Odisha against Centre's discom plan to bail out stressed power assets

What has disconcerted states such as Odisha is the plan to empower central discom to supply power to airports, Railways and entities

power sector, discom, stressed power assets
Urban electrification remains but a glimmer of its full potential
Jayajit Dash Bhubaneswar
Last Updated : Jul 19 2018 | 1:01 PM IST
The Odisha government is vehemently opposed to the Centre's latest formula to resolve the crisis in stressed power assets by floating an electricity distribution (discom) company. 

Under the latest plan for bailing out the stressed power assets, the central government has proposed to forge a discom to buy power from such stations. The discom, which is still in its nascent stage of conception, is likely to have equity participation of central PSUs in the power sector. The planned utility will ink long-term power purchase agreements (PPAs) with the producers of the stranded assets to help revive their operations. The coal-based generating units have turned stranded due to the lack of PPAs or firm coal linkages or both.


What has disconcerted states such as Odisha is the plan to empower the central discom to supply power to airports, Railways and entities under the Ministry of Defence (MoD). Presently, state-based utilities are supplying power to them.

“If a central government-owned discom is allowed to supply power to Railways, airports and setups under MoD, it will rob states of a sizeable load. This will deteriorate the condition of some state discoms further as they are already crippled by weak finances and climbing debts. We don't agree with this idea and will shortly raise our reservations with the Ministry of Power," said an official source.

Odisha has a total power load of 24,632 million units (MU). Of this, the state's net consumption stands at 17,761 MU after deducting the aggregate technical & commercial (AT&C) losses. Railways consume 1085.85 MU of this net demand.


To tackle the problem of stressed power assets, a standing committee has been formed under the aegis of the Union power ministry. The committee had listed 34 coal-fired thermal power stations as stressed assets set up with an investment of Rs 2.26 trillion. The combined capacity of these assets stands at 40,130 Mw and they are saddled with ballooning debt of Rs 1.74 trillion.
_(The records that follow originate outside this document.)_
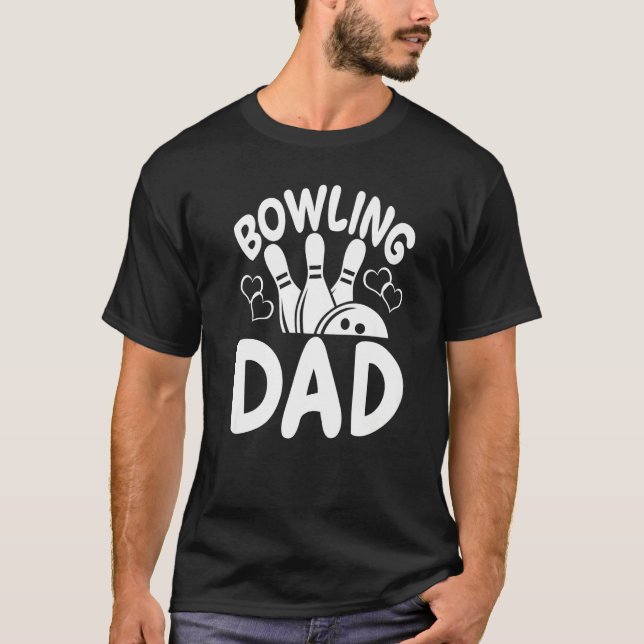 T-shirt Bowling Dad Players  Women Game  Daddy (Devant)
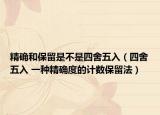精确和保留是不是四舍五入（四舍五入 一种精确度的计数保留法）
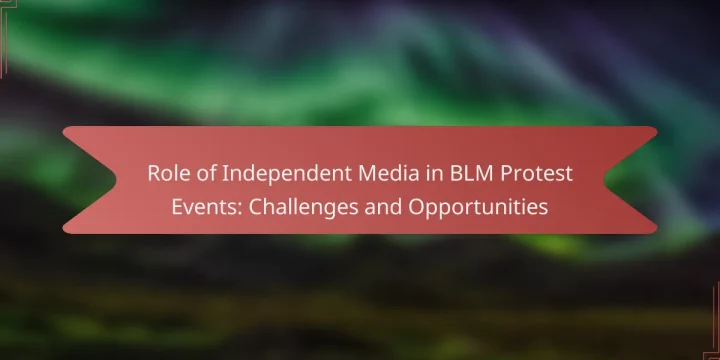 Role of Independent Media in BLM Protest Events: Challenges and Opportunities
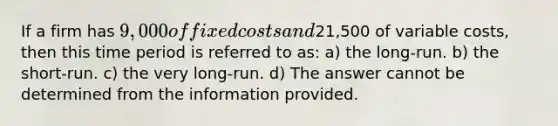 If a firm has 9,000 of fixed costs and21,500 of variable costs, then this time period is referred to as: a) the long-run. b) the short-run. c) the very long-run. d) The answer cannot be determined from the information provided.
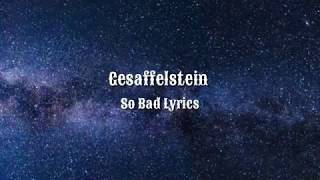 Gesaffelstein  So Bad Lyrics ft HAIM [upl. by Kevon]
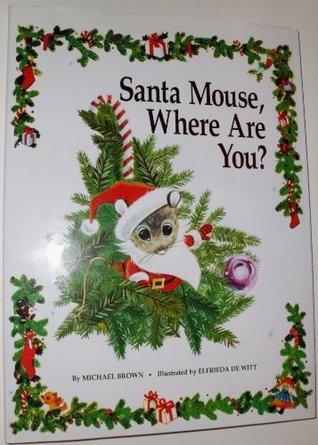 Santa Mouse, Where Are You?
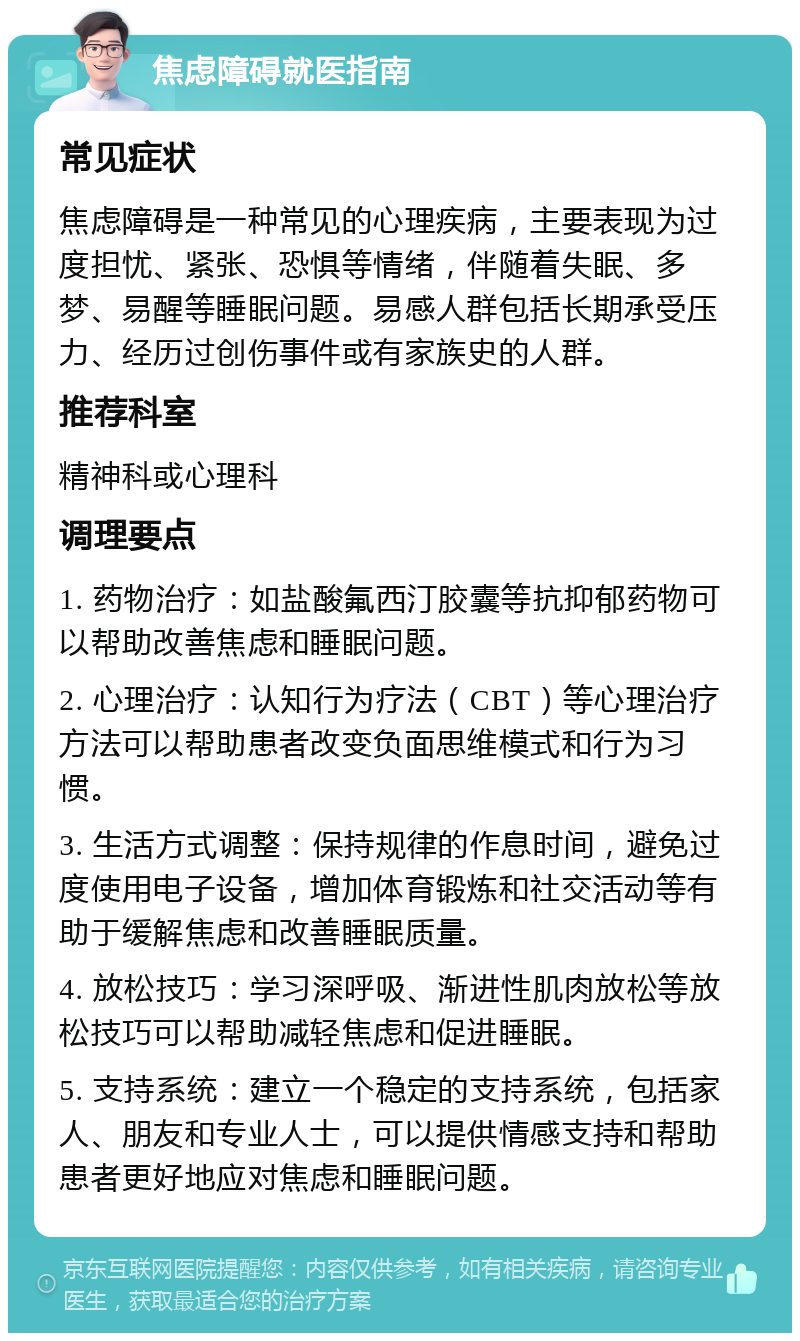 焦虑障碍就医指南 常见症状 焦虑障碍是一种常见的心理疾病，主要表现为过度担忧、紧张、恐惧等情绪，伴随着失眠、多梦、易醒等睡眠问题。易感人群包括长期承受压力、经历过创伤事件或有家族史的人群。 推荐科室 精神科或心理科 调理要点 1. 药物治疗：如盐酸氟西汀胶囊等抗抑郁药物可以帮助改善焦虑和睡眠问题。 2. 心理治疗：认知行为疗法（CBT）等心理治疗方法可以帮助患者改变负面思维模式和行为习惯。 3. 生活方式调整：保持规律的作息时间，避免过度使用电子设备，增加体育锻炼和社交活动等有助于缓解焦虑和改善睡眠质量。 4. 放松技巧：学习深呼吸、渐进性肌肉放松等放松技巧可以帮助减轻焦虑和促进睡眠。 5. 支持系统：建立一个稳定的支持系统，包括家人、朋友和专业人士，可以提供情感支持和帮助患者更好地应对焦虑和睡眠问题。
Total commissioned capacity is 24,405 Mw with the rest 15,725 Mw under construction. 


Of the 34 power projects, only 17 have been completed. The remaining are either partially complete or under execution. Ten of the stressed power assets are located in Chhattisgarh, followed by six in Odisha, five in Maharashtra and four in Madhya Pradesh. Uttar Pradesh and Andhra Pradesh have two such projects apiece whilst Bihar, Jharkhand, West Bengal, Tamil Nadu and West Bengal have one each.